Haruiro Ouse (春色桜瀬) is a Japanese visual novel developed by Purple software and was first released for Windows on July 31, 2008. The gameplay in Haruiro Ouse follows a plot line which offers pre-determined scenarios with courses of interaction, and focuses on the appeal of the five female main characters.

==Story==
Riku Okita commutes to school everyday, always passing a cherry blossom tree that has a legend about it; if a boy and a girl met under it, they would fall in love. One day in spring, he encounters a girl in her school's uniform under the tree. There, she tells him that he'll fall in love with her.

==Characters==

A typical scene in the visual novel. This is a scene depicting Konoha, Suzuran, and Ayano.

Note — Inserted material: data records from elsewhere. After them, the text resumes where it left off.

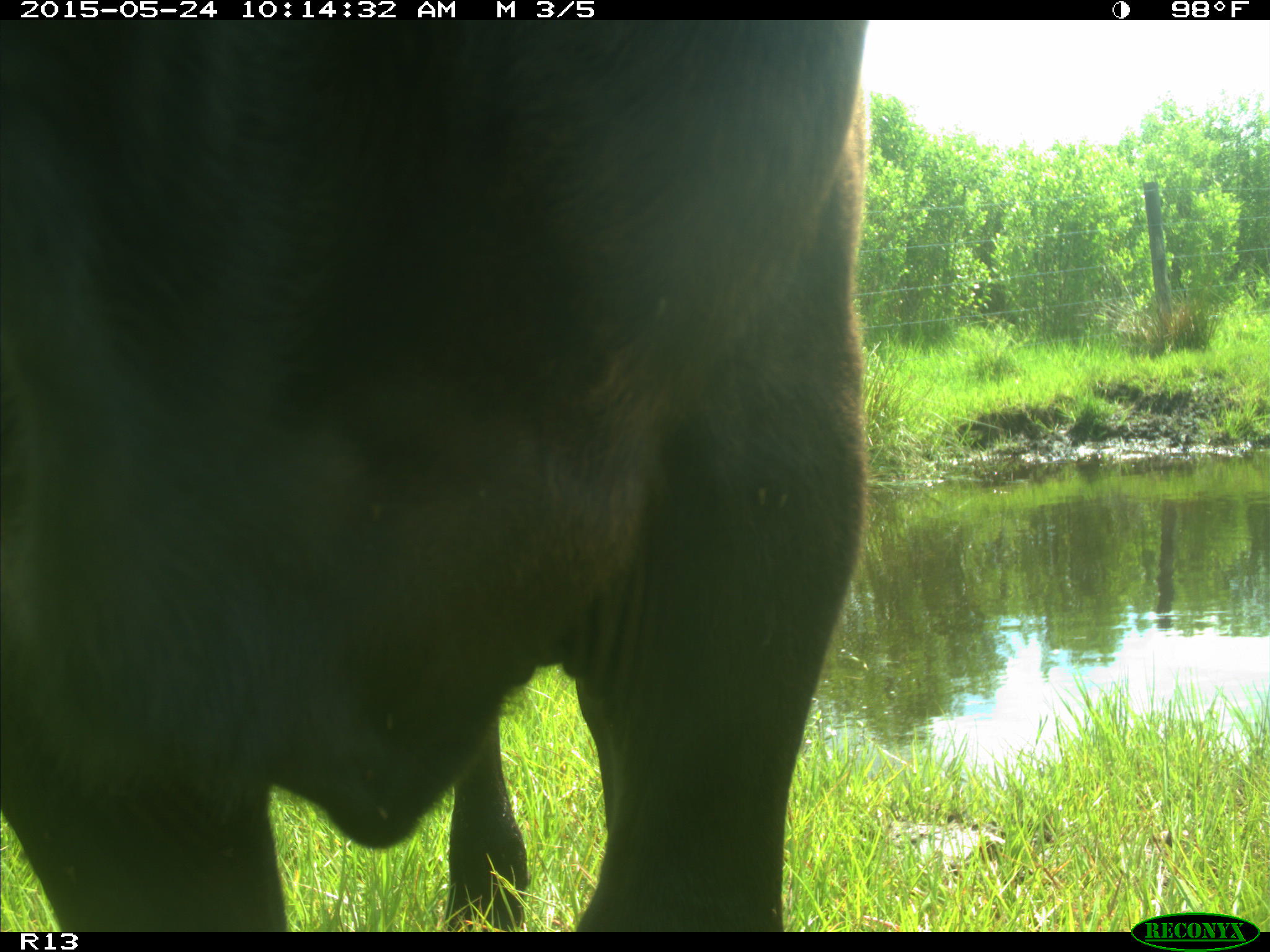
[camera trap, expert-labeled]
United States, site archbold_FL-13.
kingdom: Animalia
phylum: Chordata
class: Mammalia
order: Artiodactyla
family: Bovidae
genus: Bos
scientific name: Bos taurus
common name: domestic cow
Bos taurus (domestic cow).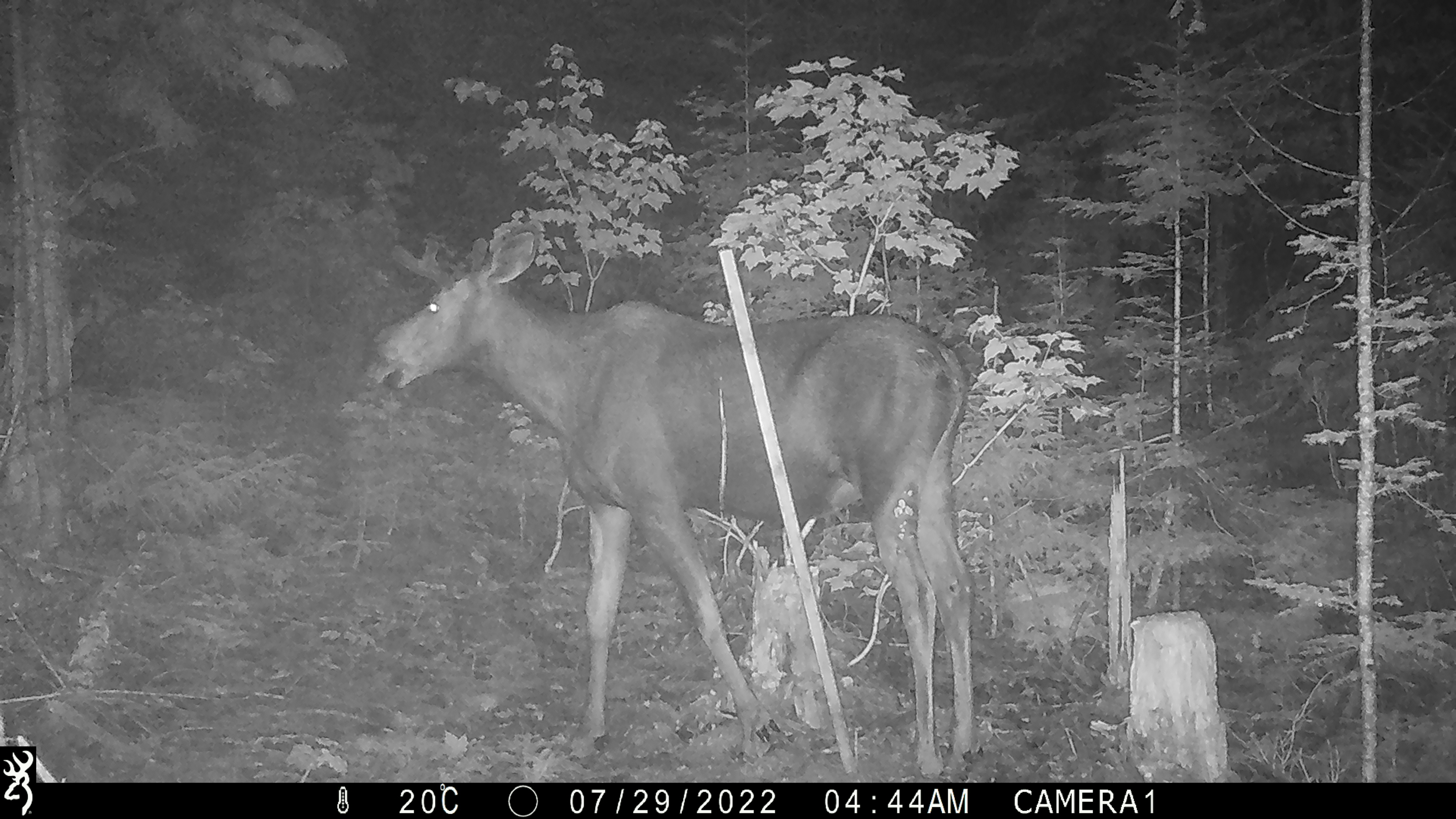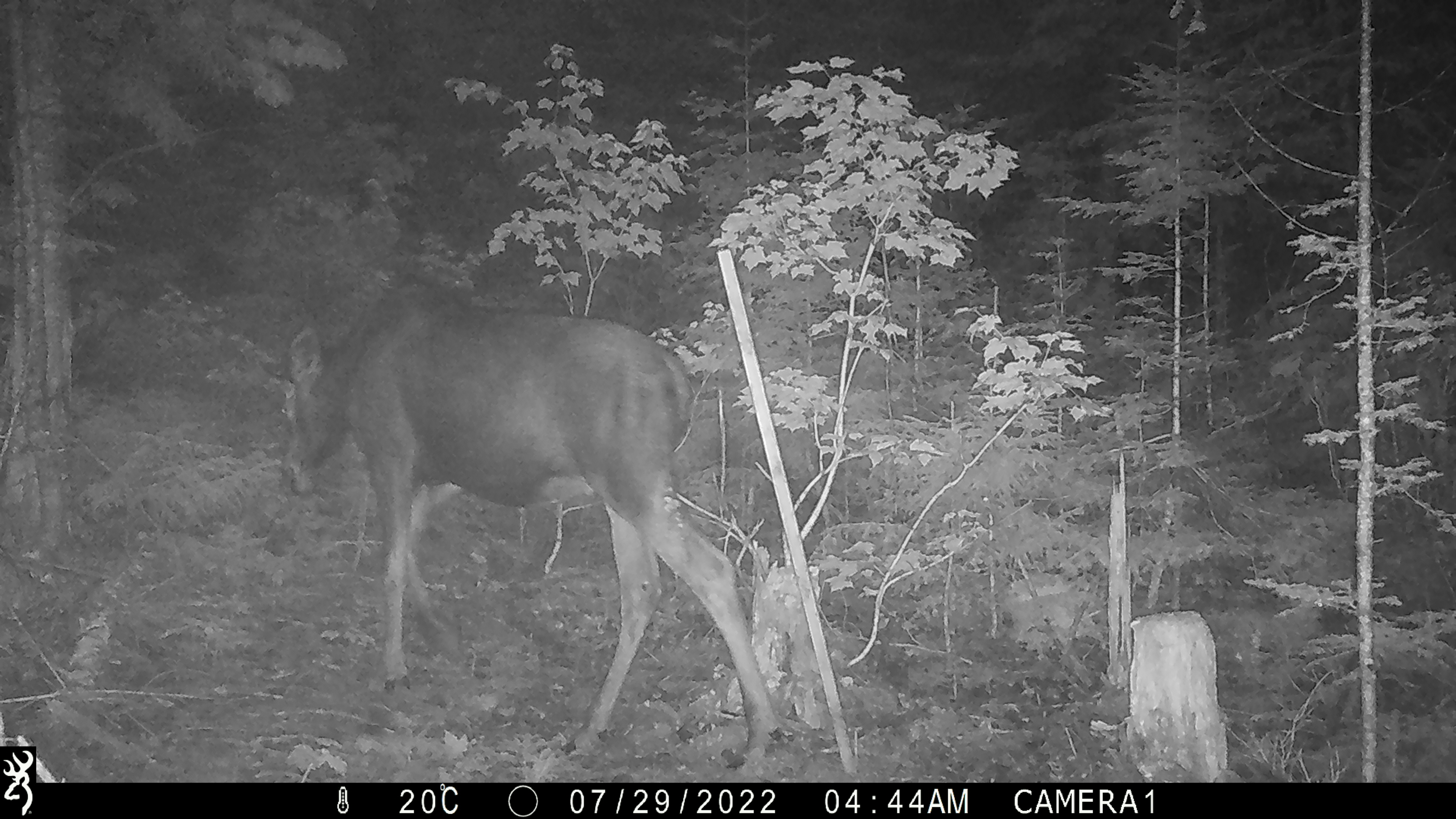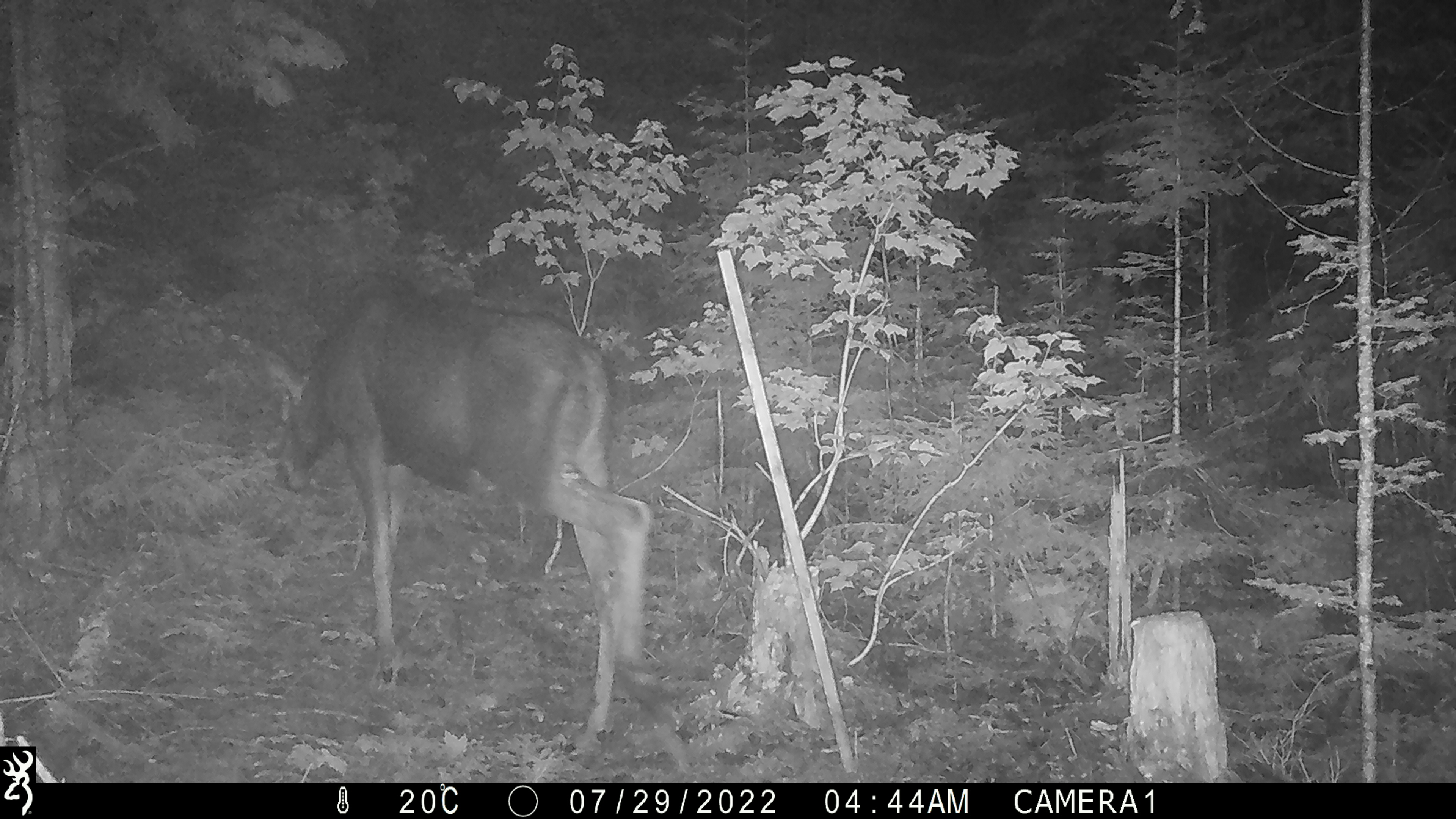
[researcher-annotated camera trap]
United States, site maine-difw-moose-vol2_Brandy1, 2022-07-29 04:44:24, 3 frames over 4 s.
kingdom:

- Riku Okita (沖田 陸, Okita Riku)
The game's protagonist. His parents on a business trip abroad, while he lives at home with his younger sister, Ayano.
- Konoha Sakuragi (桜木 このは, Sakuragi Konoha)
- Voiced by
  Soyogi Tono
- Nadeshiko Aisawa (愛沢 撫子, Aisawa Nadeshiko)
- Voiced by
  Chikage Sawada
- Suzuran ・Ku-deruhaitsu ・Aono (青野・クーデルハイツ・鈴蘭)
- Voiced by
  Kana Nojima
- Kikyou Sugawara (菅原 桔梗, Sugawara Kikyou)
- Voiced by
  Kazene
- Haruna Okazaki (岡崎 春奈, Okazaki Haruna)
- Voiced by
  Mirika Sawano
- Ayano Okita (沖田 綾乃, Okita Ayano)
- Voiced by
  Miru
- Satsuki Sugawara (菅原 皐月, Sugawara Satsuki)
- Voiced by
  Hinata Ayukawa

==Reception==

Haruiro Ouse was ranked 18th in the System category, 8th in Movie, and 16th in Vocal in Getchu.com's 2008 game ranking. It was Getchu's 16th best selling game released that year.